How do I (24F) cultivate the mentality where it is possible to be vulnerable with others without being engulfed by them / overly needy / illogically and incessantly afraid of losing the ones I love?
This might be a little long, I'm sorry, but I don't know how else to word most of these thoughts.
I've always been somewhat of a people pleaser, and someone who thrives on the company of others. I wasn't always like this, because when I was younger, there was a lot of tension in both my nuclear and extended family - so I had trust issues for the longest time. But I met some amazing people throughout high school and university, and am at a point where I don't actively push people away because of the anticipation of rejection when I feel myself getting close to them. But now I fear I have another problem. I am terrified by the thought of people leaving me, or even just gradually drift away. So much so that I find myself "becoming" more and more like the people I love. To a point where I feel like I don't know who I am anymore because I'm just a mirror of whoever is in front of me. That is also causing the people I love to sort of worry and sort of lose interest in me and that eats into my fears.

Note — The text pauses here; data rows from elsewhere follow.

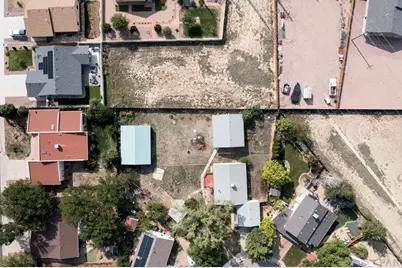 14 Crested Hill Ct., Pueblo, CO 81008 - Photo 47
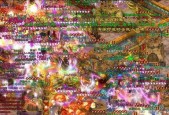 《决战武林》如何实现高输出？掌握这些小技巧轻松提高战斗力！
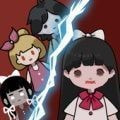宿舍僵尸Dorm Nightmare最新游戏app下载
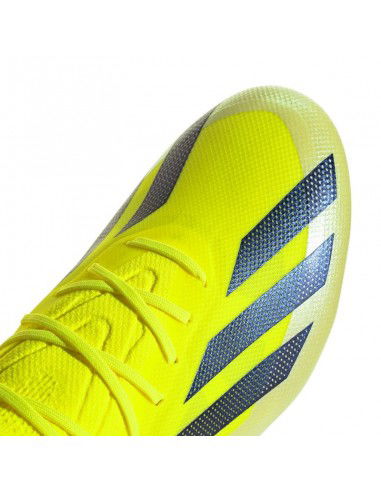 Adidas X Crazyfast Elite SG M IF0665 football shoes Adidas X Crazyfast Elite SG M IF0665 football shoes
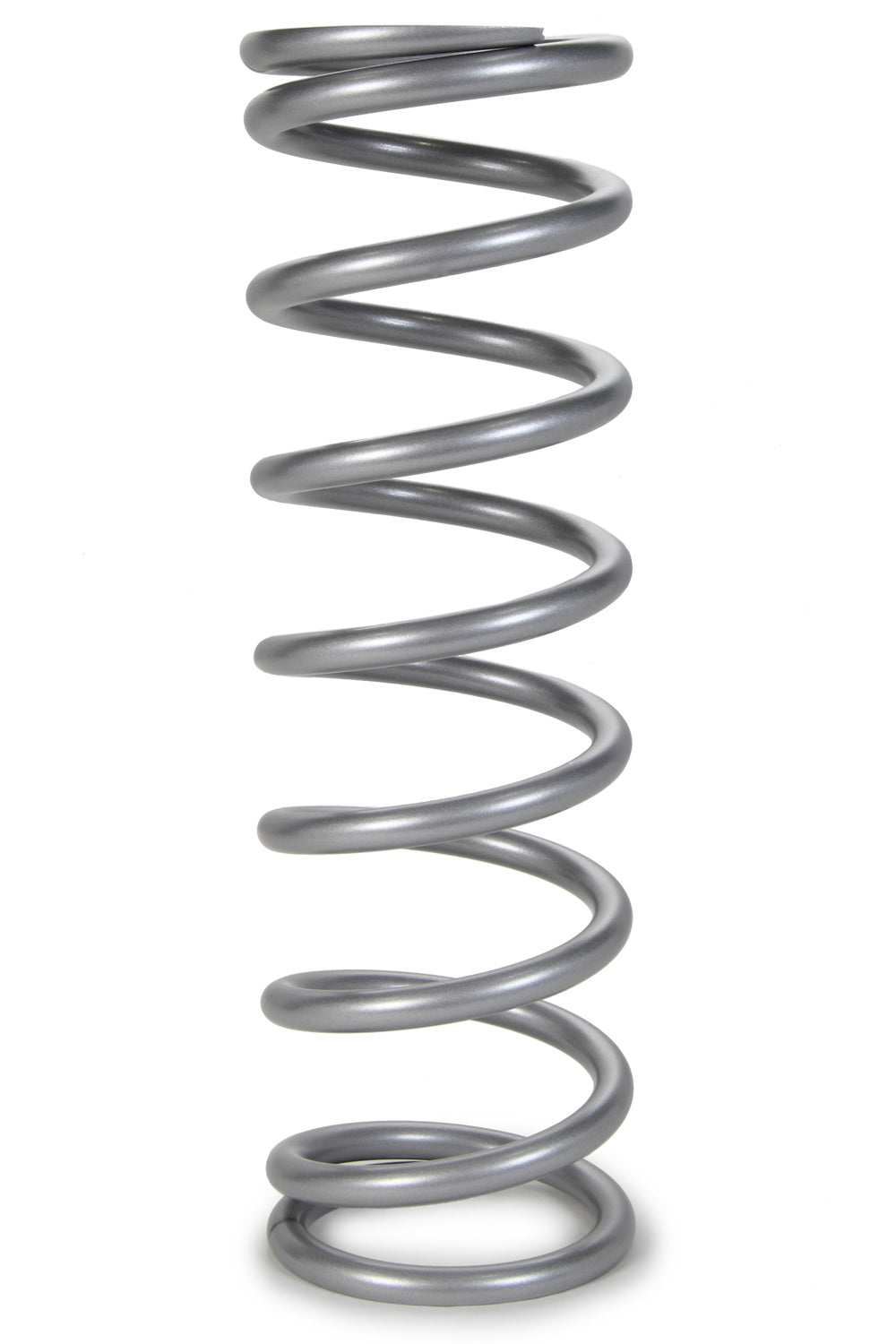 Landrum Springs Elite Rear Coil Springs 5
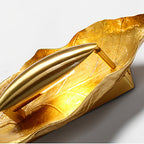 Dumaine Branch Wall Lamp product image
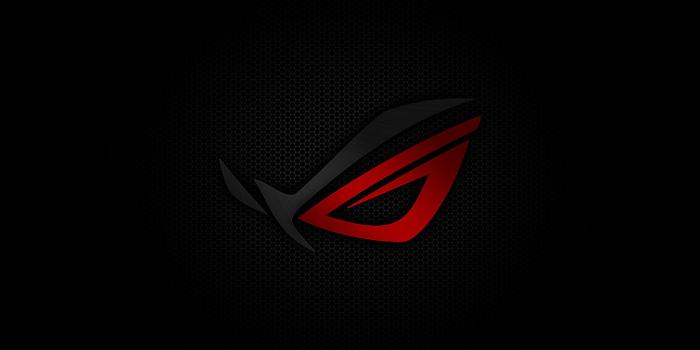 1680x1050 ASUS ROG Wallpaper Pack by BlaCkOuT1911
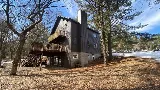 Storm Guard Roofing of Madison photo 8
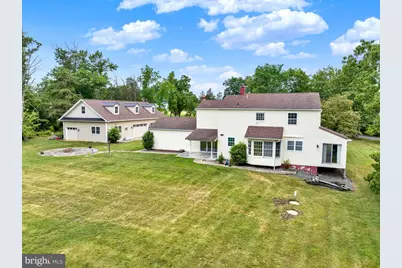 2712 Little Road, Perkiomenville, PA 18074 - Photo 12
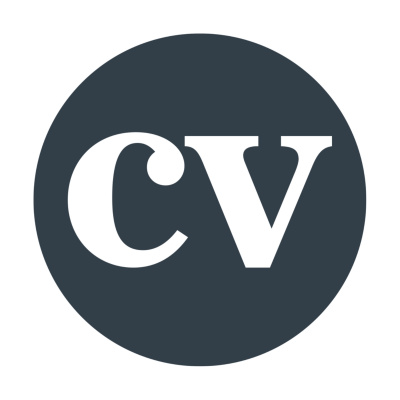 Sportstechx - Startups  The Sports Tech Ecosystem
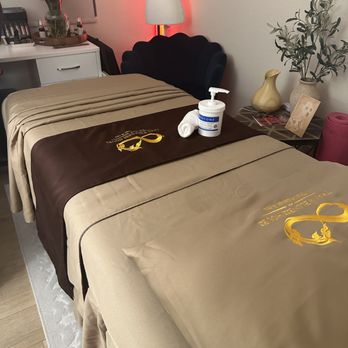 Thai Wellness Houes - Review my service for clients home.
Thank you so much: - Massage Therapy Near Me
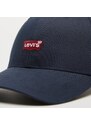 Levi's Čepice Housemark Flexfit Cap Dítě Doplňky Kšiltovky D7723-0003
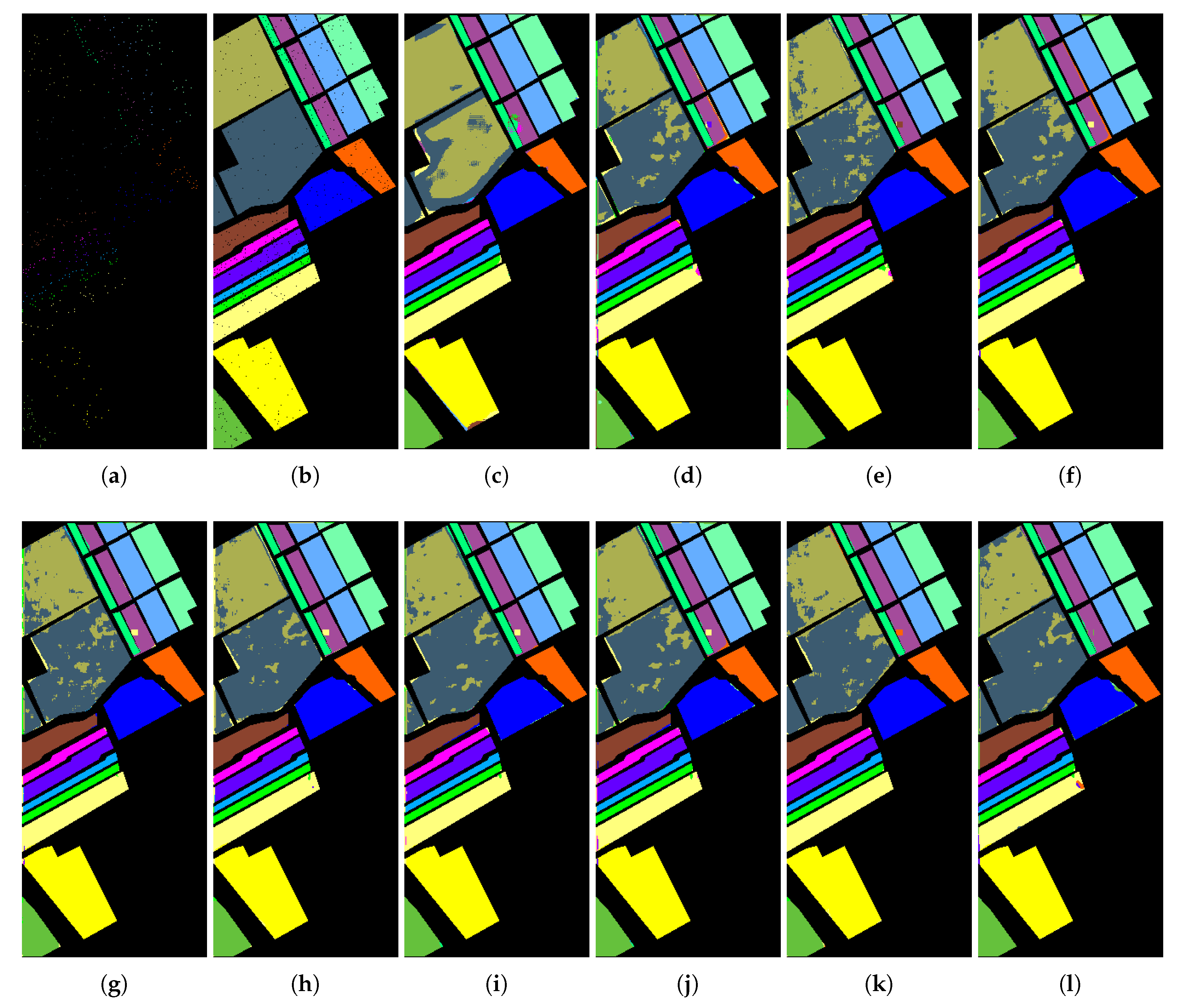 Remotesensing 11 02288 g010 Remotesensing 11 02288 g010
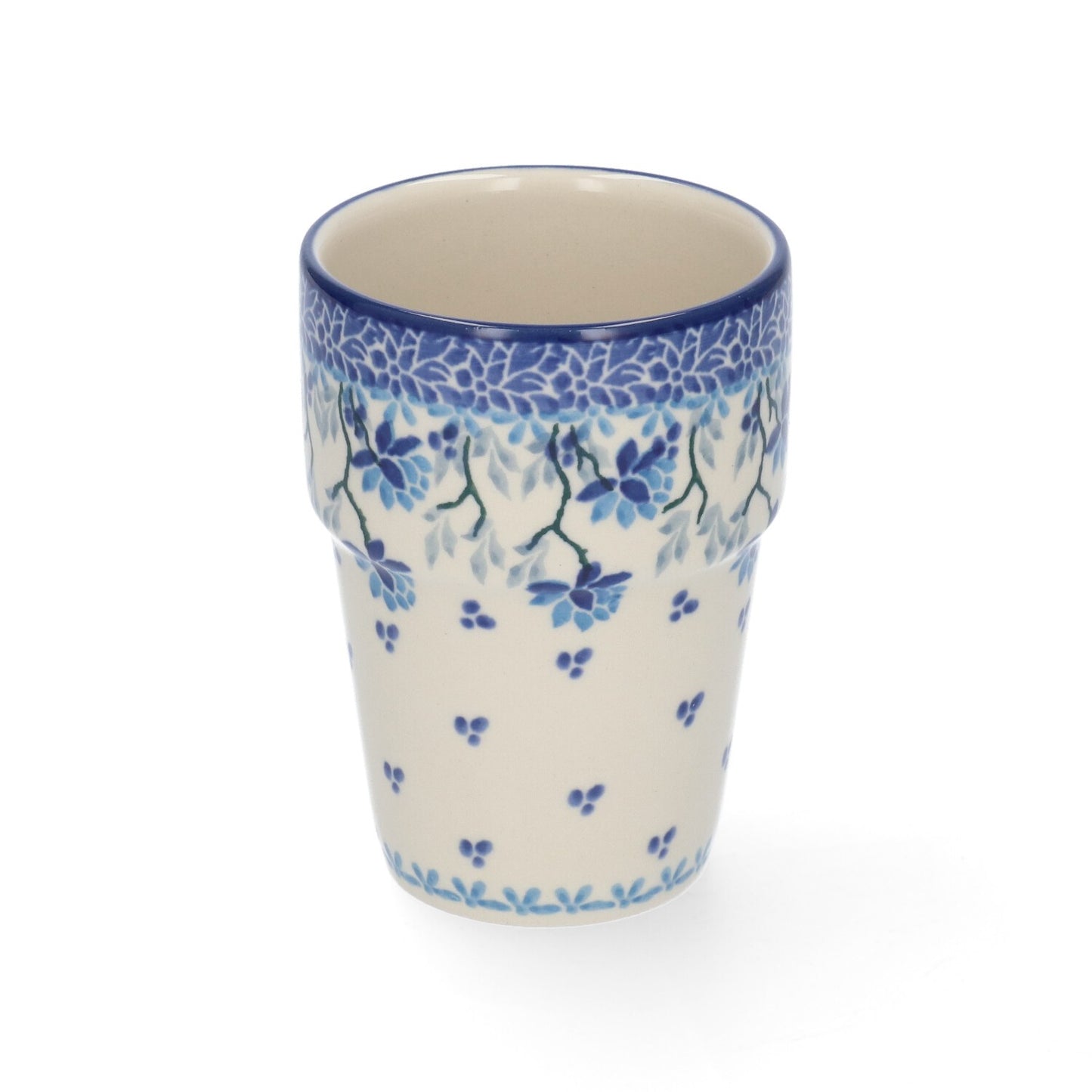 Milchbecher 230 ml - Daydream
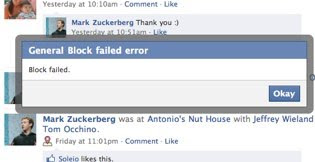 Block-Zuck-Fallo Block-Zuck-Fallo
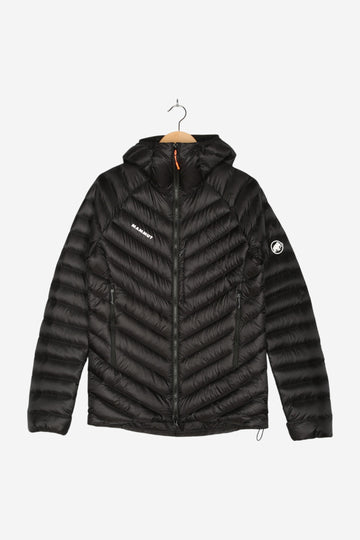 Daunenjacke für Herren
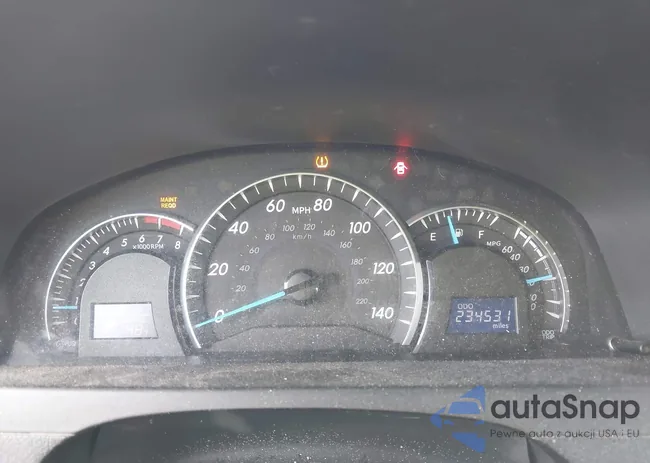 4T1BK1FK9CU505643: 43896847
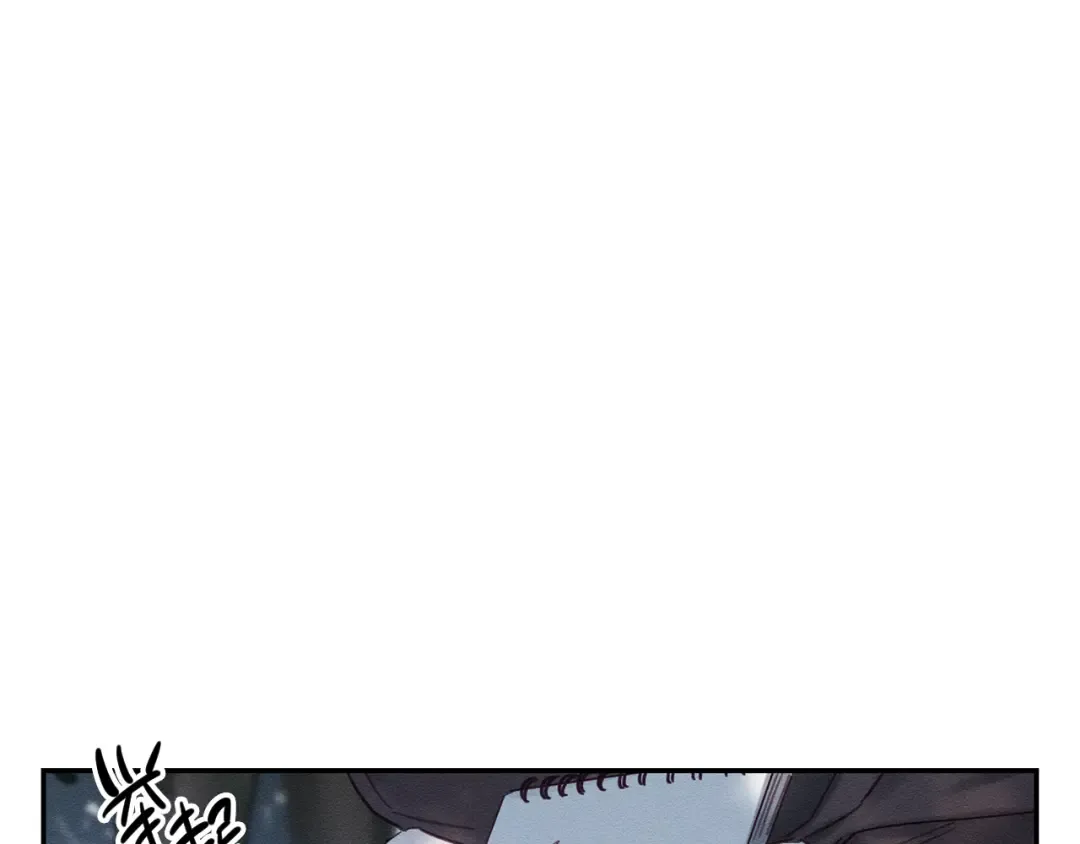 第29话 他的耐心有限 第60页
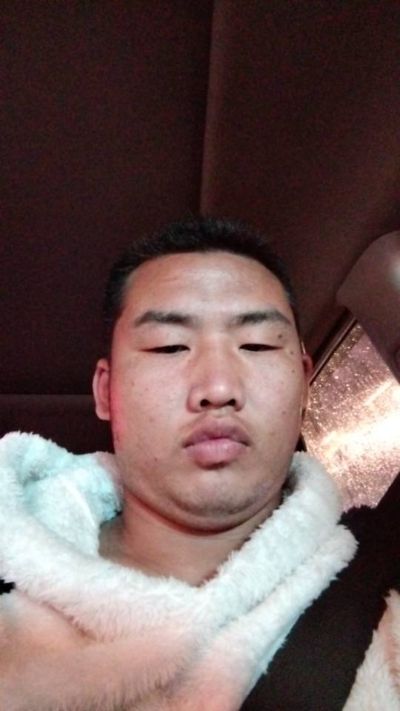 砸墙，装修砸墙，装修搭铁皮棚粉墙，清垃圾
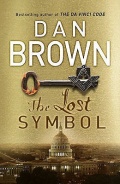 The Lost Symbol   Dan Brown(Robert Langdon #3) mobile app for free download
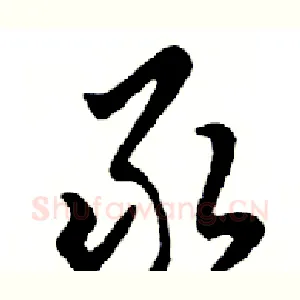 录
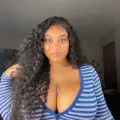 Pamela is Female Escorts. | Dallas | Texas | United States | escortsaffair.com 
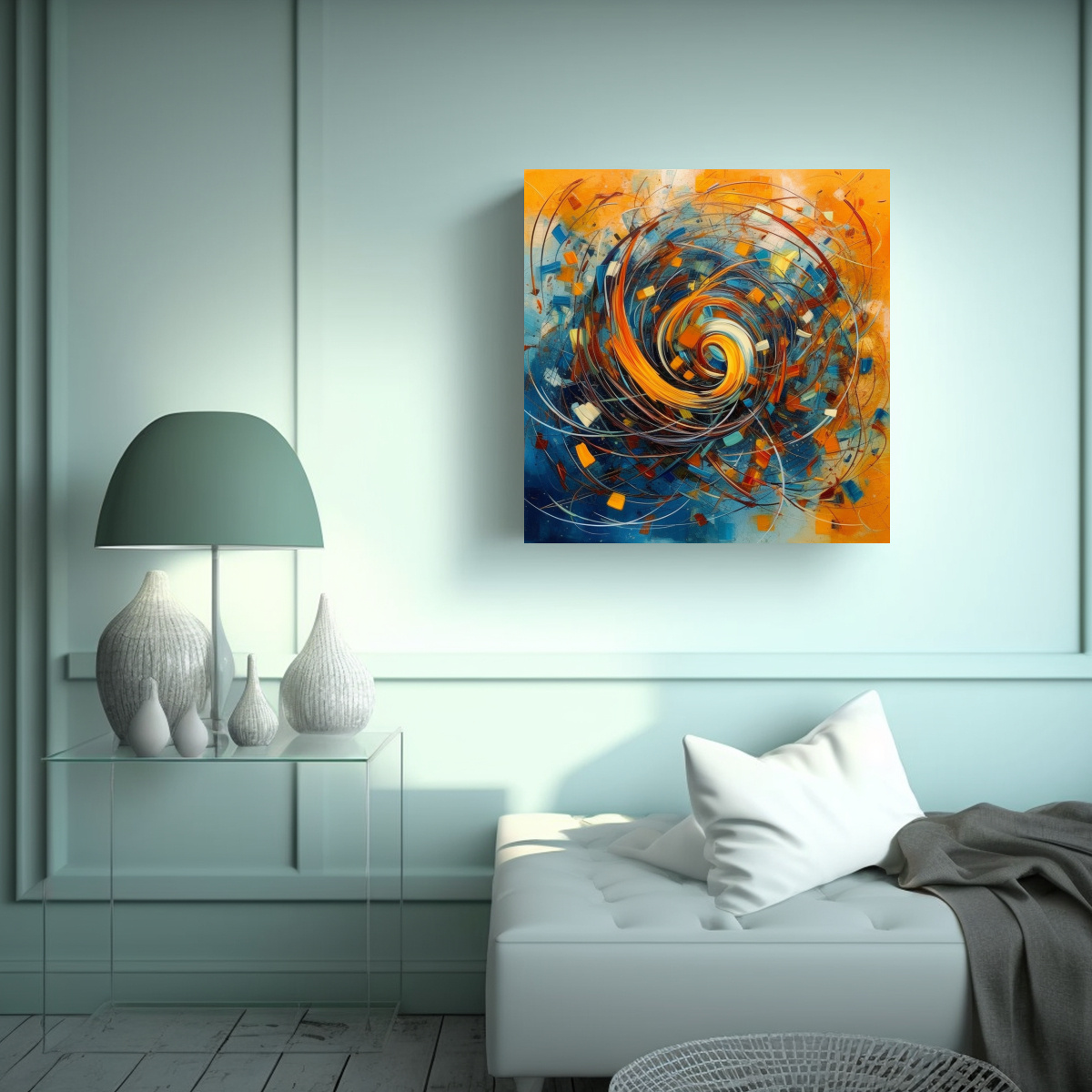 cuadro-moderno-tem-tica-abstracta-de-fibici-constante-1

So my question is, how do I cultivate a mindset to not place so much (unhealthy) emphasis on my relationships such that I don't need to fear being engulfed by them?
TL;DR: Worked past my trust issues with amazing people, realised that I am by default a very needy person who adopts characteristics of people I love when I interact with them in a desperate plea to keep them around when it is actually pushing them away. How do I counter this?